Bagaimana dengan Salatiga sendiri? Salatiga yang konon bernama Sala-Tri, memang mengalami banyak perubahan dan perkembangan di berbagai bidang. Salah satunya adalah pergeseran tulang punggung perekonomian dari sektor agraris ke sektor industri dan perdagangan. Kemajuan perindustrian terlihat dari berdirinya pabrik-pabrik besar yang mempunyai pangsa pasar domestik dan internasional. Misalnya, PT Damatex dan Timatex yang tiap tahun mampu memproduksi kain grey sekitar 53 juta yard, benang sekitar enam juta kilogram, dan pakaian jadi sekitar 22 juta yard. Investasi yang ditanamkan mendekati Rp 300 miliar dan menyerap tenaga kerja sebanyak 5.917 orang.
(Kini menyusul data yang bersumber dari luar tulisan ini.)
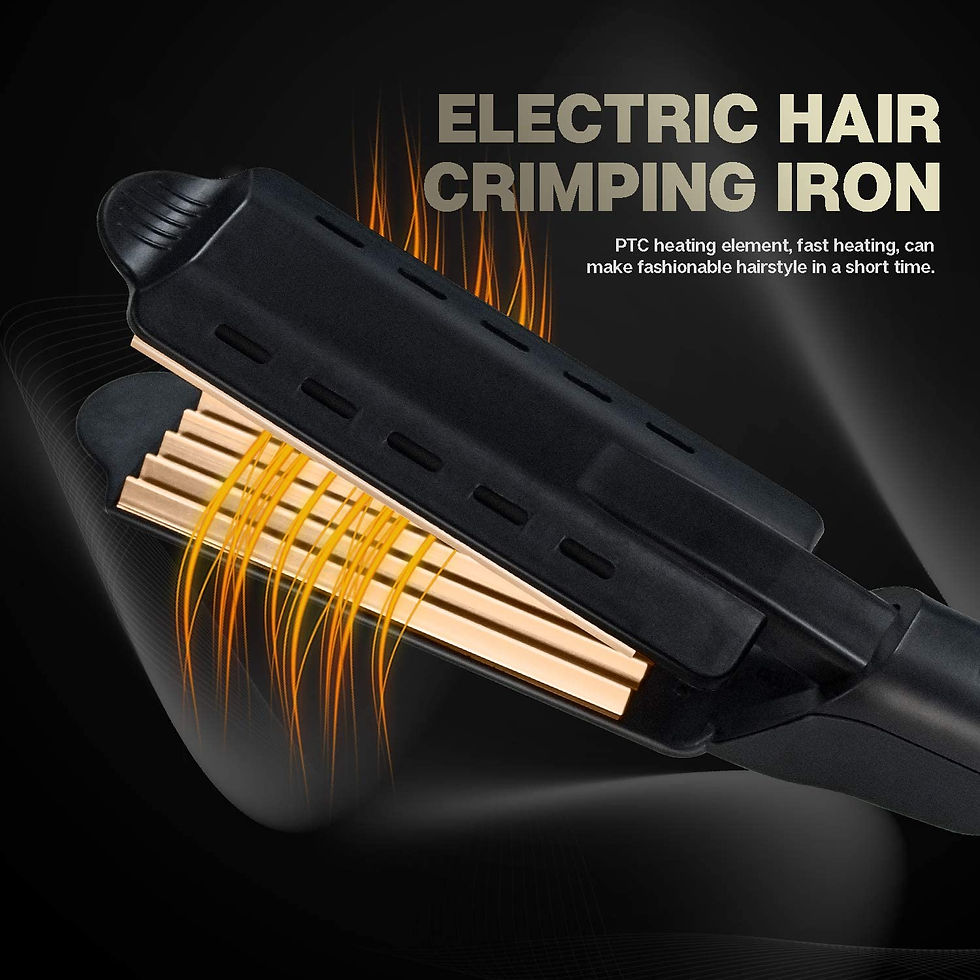 Miniaturbild: Professional Hair Crimper Wave Corn Irons  Curling Iron Wand Ceramic Corrugated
Produknya dipasarkan hingga Timur Tengah, Amerika, Belanda, India, Kanada, Italia, dan Australia. Sisanya sekitar 40 persen untuk konsumsi domestic ( Kompas, 24 Juli 2007 ).Dari hasil diskusi saya dengan dosen sosiologi UKSW, memang sektor industry tersebut berkembang, namun apabila dilihat dari segi geografisnya, Salatiga sebenarnya memiliki potensi lain yang bisa dikembangkan, misalnya sebagai kota tanaman hias. Letaknya di ketinggian 450-800 meter di atas permukaan air laut menjadikannya sejuk dan asri sehingga sesuai untuk pengembangan tanaman hias yang dapat hidup mulai dari dataran rendah sampai tinggi. Suhu yang diperlukan tanaman hias, Anthurium misalnya, berkisar antara l8-20°C pada malam hari, dan 27 -30°C pada siang hari, dengan kelembaban 50-90% (Rosario 1991). Salatiga sendiri rata-rata memiliki suhu udara 21-25°C dengan kelembaban 81-83% dengan curah hujan 300-540 mm, sehingga cocok untuk pengembangbiakan tanaman hias. Apalagi sekarang, pemeliharaan tanaman hias tengah menjadi ‘trend’ bagi masyarakat kita dan menghasilkan keuntungan yang lumayan menjanjikan apabila ditekuni. Jadi, mengapa tidak dicoba?